In this week’s Non League Paper, play-offs chasing Curzon Ashton manager John Flanagan claimed the extension was unfair on clubs that had worked hard to get their games played over the winter months.
But Miller said: “I sympathise with him and the clubs where 100 volunteers have come to clear the pitch, but not everyone has got that resource,” he said.
“The saving grace for us is the slope, we haven’t had too many games called off. We have had too games called off because the snow has been on it. If we had cleared it, we would have had nowhere to put the snow. You have to look at the big picture and maybe they will sit down and review it at the end of the year.”
Two arguments for next season include starting the season earlier or playing more mid-week games. Miller is more concerned with January and February.
“It’s not so much about when you start, it is about the January-February window,” he said.
“I’ve been on the other end of it doing us a massive favour when I took over at Liversedge, two or three years ago when they were bottom of the league. We went into the Christmas period with some really difficult games and I didn’t quite have the squad in place. We had nine weeks called off and I was able to build a squad and I got them out of trouble.
“I have been on the flipside where it has worked really well when I have had games called off. But other sides when they have had momentum going into that period have then become inconsistent.”
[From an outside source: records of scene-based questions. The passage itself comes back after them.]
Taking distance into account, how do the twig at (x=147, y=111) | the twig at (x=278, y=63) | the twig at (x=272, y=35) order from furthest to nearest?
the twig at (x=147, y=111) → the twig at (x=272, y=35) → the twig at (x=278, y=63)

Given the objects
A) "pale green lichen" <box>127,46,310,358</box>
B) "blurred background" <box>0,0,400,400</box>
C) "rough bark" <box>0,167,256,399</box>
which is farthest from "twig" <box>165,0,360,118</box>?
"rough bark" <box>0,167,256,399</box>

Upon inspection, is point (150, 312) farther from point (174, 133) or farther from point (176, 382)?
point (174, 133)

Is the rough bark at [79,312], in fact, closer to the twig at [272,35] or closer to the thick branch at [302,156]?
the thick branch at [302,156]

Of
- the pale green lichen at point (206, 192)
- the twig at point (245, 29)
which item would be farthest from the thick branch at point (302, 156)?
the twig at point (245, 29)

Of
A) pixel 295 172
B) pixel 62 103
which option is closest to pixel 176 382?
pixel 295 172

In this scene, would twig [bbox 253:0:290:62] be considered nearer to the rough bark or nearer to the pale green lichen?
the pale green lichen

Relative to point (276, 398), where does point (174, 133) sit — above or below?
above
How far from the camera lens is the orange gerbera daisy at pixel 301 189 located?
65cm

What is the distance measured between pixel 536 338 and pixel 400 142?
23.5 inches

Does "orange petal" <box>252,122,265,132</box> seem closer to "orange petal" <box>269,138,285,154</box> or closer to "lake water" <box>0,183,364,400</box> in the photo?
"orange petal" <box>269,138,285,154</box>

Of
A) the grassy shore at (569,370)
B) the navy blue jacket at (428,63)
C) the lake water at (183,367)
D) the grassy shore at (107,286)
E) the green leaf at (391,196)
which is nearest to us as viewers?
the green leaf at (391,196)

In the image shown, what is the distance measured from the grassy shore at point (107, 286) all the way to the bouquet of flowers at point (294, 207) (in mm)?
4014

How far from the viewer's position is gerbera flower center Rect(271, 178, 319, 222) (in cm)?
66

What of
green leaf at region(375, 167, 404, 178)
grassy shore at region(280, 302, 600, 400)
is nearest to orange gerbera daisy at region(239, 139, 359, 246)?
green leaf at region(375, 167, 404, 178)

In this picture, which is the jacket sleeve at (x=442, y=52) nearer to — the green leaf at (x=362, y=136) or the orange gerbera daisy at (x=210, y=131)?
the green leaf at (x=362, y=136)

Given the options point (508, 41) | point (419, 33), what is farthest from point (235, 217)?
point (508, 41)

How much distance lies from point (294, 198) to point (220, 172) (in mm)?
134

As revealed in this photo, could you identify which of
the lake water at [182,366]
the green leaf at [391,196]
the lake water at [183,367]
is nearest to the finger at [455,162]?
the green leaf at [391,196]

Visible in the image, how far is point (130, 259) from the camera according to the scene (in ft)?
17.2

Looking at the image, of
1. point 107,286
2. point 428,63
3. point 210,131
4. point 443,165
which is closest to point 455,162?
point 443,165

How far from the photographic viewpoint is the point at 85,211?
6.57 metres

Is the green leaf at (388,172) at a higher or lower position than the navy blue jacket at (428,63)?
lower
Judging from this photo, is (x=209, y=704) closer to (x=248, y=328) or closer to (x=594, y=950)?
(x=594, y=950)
Miller also questioned the number of matches that took place on Boxing Day and in the first two months of the year. He added: “For me January and February are the problems that need dealing with, not so much when the season starts or when it finishes.
“Realistically it will be interesting to know out of how many games that were due to take place in January and February actually did.
“It is alright saying it is tradition to play at that time of year, but that’s great if you have got millions of pounds of under-soil heating. I think this season’s Boxing Day game was the first time in five years that a team I have been involved in have played on Boxing Day.
“We played at Goole and if we had been at our place on Boxing Day, it wouldn’t have been on.”